Often when I discuss my investing strategies with male friends (yes, guys, women can have strictly platonic male friends), the most debated topic is the use of investment advisors. Namely I use them and my male buddies often don’t. I always thought I was the odd gal out in the high net worth club until I read Millionaire Women Next Door.
Here’s what Thomas J. Stanley says about the differences between female millionaires and male millionaires… (the we, he mentions, being female millionaires)
“We are significantly more likely than our male counterparts to: develop a detailed accounting system for tracking all household expenditures; research more thoroughly the stocks we are considering as additions to our portfolios; hold stocks longer; use the services of investment counselors, especially those affiliated with trust or commercial investment companies and fee-based financial planners; have a well-defined set of both short- and long-term investment-return goals.”
So there you have it.
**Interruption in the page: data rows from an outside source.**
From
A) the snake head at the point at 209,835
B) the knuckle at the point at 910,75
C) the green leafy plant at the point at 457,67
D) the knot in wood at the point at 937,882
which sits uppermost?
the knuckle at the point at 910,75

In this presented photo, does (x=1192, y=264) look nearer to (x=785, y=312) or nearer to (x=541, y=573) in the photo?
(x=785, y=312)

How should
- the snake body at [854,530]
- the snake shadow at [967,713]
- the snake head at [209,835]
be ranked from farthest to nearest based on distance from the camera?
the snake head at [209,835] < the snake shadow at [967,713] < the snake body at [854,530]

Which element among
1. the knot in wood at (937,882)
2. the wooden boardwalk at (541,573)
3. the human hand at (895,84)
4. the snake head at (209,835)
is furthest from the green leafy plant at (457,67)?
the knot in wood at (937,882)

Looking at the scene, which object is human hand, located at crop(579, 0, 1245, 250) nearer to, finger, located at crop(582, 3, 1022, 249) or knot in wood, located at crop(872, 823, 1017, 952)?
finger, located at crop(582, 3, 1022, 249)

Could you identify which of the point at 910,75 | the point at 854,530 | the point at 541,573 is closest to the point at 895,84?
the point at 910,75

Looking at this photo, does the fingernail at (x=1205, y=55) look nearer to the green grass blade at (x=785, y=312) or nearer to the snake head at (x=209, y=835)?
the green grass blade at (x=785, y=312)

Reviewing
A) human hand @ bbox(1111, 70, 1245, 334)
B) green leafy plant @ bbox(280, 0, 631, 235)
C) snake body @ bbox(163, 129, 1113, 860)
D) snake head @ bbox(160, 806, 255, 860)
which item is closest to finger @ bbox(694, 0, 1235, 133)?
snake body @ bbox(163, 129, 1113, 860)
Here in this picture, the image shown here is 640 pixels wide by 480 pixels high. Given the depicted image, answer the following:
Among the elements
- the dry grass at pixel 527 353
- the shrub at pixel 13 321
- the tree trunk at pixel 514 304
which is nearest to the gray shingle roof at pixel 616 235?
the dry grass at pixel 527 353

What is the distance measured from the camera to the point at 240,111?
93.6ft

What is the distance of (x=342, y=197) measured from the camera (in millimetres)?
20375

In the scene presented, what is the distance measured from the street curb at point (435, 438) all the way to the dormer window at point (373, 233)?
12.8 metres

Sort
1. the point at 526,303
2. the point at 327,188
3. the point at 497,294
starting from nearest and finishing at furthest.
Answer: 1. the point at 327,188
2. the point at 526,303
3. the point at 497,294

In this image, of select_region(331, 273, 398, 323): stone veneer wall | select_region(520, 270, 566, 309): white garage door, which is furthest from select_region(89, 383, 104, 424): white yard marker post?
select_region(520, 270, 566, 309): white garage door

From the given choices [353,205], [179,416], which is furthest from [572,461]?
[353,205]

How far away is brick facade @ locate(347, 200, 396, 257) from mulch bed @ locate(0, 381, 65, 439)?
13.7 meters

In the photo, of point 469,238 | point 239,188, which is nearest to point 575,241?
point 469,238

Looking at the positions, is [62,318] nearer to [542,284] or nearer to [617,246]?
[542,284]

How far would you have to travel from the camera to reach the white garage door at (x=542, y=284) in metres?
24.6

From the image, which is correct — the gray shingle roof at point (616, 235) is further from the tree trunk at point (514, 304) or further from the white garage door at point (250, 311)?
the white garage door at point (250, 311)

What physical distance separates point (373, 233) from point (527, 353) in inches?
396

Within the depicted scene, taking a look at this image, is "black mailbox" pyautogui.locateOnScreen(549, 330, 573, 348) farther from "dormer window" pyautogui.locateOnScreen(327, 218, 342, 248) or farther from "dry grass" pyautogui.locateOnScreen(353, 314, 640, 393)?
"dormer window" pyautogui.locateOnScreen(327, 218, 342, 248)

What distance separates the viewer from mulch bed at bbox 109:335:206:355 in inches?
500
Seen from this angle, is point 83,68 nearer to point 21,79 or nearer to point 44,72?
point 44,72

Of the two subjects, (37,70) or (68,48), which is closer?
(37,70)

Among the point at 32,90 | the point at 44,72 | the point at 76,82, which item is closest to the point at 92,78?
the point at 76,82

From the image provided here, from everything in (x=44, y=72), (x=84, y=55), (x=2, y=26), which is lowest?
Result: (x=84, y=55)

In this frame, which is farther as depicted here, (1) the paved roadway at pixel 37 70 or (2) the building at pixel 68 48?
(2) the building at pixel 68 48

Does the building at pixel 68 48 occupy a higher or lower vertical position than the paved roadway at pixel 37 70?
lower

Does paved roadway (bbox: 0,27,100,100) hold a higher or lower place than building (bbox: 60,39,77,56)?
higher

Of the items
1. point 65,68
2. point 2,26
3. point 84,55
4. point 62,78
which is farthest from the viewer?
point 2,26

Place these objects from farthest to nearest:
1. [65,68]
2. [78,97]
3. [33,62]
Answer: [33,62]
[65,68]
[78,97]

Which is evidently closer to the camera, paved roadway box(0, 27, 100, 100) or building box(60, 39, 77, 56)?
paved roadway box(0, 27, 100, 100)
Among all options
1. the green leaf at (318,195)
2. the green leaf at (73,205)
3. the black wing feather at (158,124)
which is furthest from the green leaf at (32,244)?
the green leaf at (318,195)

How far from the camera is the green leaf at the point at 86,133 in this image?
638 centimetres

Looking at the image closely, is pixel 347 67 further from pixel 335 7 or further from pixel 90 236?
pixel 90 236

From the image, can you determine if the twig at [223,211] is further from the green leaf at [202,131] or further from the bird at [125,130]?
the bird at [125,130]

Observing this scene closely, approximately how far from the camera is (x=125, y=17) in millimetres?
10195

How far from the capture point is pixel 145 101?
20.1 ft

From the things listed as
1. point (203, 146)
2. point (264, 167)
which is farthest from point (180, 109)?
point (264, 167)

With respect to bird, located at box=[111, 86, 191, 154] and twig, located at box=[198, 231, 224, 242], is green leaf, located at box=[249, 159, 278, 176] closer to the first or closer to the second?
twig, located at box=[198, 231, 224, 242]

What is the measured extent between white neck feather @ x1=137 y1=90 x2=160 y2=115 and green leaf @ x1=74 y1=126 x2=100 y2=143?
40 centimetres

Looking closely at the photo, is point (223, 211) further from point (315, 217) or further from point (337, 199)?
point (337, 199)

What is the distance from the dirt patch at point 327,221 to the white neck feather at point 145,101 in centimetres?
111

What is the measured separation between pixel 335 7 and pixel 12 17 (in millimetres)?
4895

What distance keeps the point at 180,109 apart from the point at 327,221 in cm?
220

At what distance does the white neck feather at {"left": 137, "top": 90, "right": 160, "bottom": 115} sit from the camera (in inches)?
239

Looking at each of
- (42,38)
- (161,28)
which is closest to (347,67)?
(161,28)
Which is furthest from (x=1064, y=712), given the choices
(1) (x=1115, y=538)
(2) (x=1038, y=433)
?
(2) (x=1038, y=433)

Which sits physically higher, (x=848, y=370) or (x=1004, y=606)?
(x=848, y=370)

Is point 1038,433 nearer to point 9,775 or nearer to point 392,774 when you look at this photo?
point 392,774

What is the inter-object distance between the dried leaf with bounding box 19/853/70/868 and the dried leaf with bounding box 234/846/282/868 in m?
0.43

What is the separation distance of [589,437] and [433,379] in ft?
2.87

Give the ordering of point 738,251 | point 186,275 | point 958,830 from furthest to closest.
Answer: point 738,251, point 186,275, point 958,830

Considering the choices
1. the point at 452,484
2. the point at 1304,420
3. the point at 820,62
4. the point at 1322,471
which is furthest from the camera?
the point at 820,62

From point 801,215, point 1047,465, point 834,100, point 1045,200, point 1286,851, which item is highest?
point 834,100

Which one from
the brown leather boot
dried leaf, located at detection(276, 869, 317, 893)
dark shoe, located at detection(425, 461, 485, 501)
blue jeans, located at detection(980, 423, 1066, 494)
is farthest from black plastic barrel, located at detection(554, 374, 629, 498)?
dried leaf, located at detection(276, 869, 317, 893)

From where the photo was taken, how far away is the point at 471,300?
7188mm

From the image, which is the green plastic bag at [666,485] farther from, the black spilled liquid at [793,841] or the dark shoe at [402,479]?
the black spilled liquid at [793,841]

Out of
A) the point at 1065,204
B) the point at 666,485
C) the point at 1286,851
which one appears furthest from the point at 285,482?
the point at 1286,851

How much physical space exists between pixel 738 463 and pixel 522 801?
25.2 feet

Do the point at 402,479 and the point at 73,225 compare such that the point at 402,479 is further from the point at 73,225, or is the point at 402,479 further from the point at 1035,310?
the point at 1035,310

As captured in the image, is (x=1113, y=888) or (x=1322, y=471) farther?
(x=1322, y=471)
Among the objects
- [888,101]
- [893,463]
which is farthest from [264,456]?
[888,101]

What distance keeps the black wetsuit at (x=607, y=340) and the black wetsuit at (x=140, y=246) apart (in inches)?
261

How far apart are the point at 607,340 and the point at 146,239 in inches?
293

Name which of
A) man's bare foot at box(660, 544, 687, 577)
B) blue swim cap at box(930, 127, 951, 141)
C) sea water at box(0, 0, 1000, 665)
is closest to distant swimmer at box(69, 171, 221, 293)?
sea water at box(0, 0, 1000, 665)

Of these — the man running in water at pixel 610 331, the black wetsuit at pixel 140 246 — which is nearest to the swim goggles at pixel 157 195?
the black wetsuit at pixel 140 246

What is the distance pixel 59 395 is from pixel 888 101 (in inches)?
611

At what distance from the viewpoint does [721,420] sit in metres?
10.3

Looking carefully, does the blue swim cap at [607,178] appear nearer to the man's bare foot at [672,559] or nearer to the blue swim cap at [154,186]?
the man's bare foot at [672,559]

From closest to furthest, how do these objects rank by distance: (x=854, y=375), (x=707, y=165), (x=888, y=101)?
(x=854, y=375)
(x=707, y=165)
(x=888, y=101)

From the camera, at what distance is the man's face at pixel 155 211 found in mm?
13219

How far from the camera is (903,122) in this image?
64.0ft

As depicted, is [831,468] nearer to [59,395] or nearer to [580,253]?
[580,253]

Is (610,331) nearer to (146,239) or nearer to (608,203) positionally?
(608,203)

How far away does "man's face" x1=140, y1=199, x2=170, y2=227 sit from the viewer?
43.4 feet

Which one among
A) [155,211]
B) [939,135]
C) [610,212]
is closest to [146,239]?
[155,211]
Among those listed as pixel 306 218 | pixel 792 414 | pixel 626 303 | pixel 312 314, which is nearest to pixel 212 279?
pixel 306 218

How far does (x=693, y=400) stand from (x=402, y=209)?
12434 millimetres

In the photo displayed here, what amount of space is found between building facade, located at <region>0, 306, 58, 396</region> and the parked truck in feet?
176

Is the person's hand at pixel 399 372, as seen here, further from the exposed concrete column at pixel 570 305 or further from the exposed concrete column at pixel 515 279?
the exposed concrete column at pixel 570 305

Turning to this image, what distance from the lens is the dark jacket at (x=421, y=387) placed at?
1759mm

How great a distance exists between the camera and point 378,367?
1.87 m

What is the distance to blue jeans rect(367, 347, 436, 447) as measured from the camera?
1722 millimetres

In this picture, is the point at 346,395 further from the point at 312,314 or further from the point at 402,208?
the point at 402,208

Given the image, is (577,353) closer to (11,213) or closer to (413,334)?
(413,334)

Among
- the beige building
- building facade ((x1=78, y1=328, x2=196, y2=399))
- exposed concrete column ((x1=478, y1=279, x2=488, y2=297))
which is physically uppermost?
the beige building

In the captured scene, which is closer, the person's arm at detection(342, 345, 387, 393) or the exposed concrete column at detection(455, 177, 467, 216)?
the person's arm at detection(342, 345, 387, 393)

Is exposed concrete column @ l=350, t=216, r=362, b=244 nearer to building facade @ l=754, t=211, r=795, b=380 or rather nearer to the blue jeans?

We, women, like to use advisors (maybe because we play nicer with others?). We also are slow to buy and slow to sell (could have to do with having set goals).
We are different investors. That doesn’t mean our returns are better or worse. They might be exactly the same but how we get there is different. That’s why E and I started this blog. There are many great male financial bloggers out there, talking about their own investment strategies. But there aren’t as many personal finance blogger sisters and we DO invest differently. We think about money differently.